> **CHALLENGE 1**
Can you copy out, word for word, the lines of the listing starting with the line containing "Starting from furthest" and going on through the end of the listing?

> **PAGE**
##############################

I valued these services not only because they were more convenient in that it made clicking through and waiting for the aritcle to load no longer necessary, but also because there'd be less tracking of my interests this way.

I also have javascript disabled for 99% of the sites I visit, and am considering starting to use TOR for more of my browsing. It's really nobody's business what I'm reading, and it's a real pity the Internet wasn't built with more inherent privacy and anonymity features.

consz · on May 12, 2013

Agreed, I'm the same way, I probably haven't clicked an article on HN in weeks, I usually just read the comment sections of articles that have interesting titles.

onlyup · on May 12, 2013

Same, didn't even read this one

JoeAltmaier · on May 12, 2013

Yet that discussion is littered with uninformed pot-shots at the topic. We can hope that more than 6% of the HN comments come from folks who read/understand the topic I guess.

Btw how did you accumulate your '1 in 10' stats? Off the cuff? Can you think of a way to measure this? Because I don't think 1 in 10 articles 'deserve to be read'. Somebody DID read them, took the time to post them here. So for some audience at least they were meaningful.

gnosis · on May 12, 2013

"Btw how did you accumulate your '1 in 10' stats? Off the cuff?"

Yep. Just a rough estimate based on my sense of how many articles I actually bother clicking through to. Having a more accurate estimate of my own click-through rate would not be valuable to me, so I never bothered to try to find out.

"Can you think of a way to measure this?"

If I was interested in gathering such stats for myself, I suppose I could use a browser add-on to measure my HN use.

Alternatively, HN could start using indirect links. But I'm not sure if I'd stay with HN if they started doing that. I hate being spied upon, which is one major reason I stopped using Google, and would probably drop HN as well if they started going down that road. Not that HN really needs to do that, since they already know which HN discussion pages I open and what I write (which are reasons for me to start making myself a bit more anonymous in my HN use).

##############################

> **CHALLENGE 2**
In the forum thread, why does gnosis say HN might lose this reader if the site began using indirect links?

##############################

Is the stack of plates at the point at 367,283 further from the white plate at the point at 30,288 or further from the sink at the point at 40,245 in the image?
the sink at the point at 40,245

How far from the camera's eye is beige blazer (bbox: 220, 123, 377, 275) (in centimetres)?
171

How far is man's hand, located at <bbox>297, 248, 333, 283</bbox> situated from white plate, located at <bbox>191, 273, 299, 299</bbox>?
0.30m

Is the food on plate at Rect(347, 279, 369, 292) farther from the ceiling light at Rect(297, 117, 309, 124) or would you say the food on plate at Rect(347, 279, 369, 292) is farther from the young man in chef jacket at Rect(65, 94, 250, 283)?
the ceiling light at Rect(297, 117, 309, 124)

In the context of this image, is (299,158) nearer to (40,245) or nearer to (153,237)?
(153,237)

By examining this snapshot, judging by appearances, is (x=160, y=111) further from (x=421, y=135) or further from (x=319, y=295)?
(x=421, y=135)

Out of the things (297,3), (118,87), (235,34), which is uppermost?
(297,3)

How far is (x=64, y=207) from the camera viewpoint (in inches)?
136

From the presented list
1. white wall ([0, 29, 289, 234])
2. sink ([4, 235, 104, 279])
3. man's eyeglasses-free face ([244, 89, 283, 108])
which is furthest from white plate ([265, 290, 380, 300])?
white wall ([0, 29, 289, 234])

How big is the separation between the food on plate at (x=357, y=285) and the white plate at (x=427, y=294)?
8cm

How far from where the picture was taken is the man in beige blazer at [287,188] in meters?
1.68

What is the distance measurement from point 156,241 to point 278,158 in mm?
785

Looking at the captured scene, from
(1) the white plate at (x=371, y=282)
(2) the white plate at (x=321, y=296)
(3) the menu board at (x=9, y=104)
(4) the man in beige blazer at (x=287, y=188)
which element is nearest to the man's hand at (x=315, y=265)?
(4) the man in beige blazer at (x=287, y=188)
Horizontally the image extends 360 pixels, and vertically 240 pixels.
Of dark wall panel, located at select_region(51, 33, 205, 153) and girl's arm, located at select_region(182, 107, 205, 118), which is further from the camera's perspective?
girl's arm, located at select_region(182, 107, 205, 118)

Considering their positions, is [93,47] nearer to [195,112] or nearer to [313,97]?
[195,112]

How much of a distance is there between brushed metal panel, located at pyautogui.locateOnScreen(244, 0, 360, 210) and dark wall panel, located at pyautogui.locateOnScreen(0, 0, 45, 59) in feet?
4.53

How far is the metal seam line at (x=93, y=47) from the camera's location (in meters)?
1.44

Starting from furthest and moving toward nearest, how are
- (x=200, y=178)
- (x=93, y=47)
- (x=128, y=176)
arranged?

##############################

> **EXPECTED ANSWER 1**
Starting from furthest and moving toward nearest, how are
- (x=200, y=178)
- (x=93, y=47)
- (x=128, y=176)
arranged?

> **EXPECTED ANSWER 2**
Gnosis hates being spied upon and treats indirect links as a step down that road. Gnosis gives that same dislike as one major reason for having stopped using Google, and says HN would probably be dropped as well.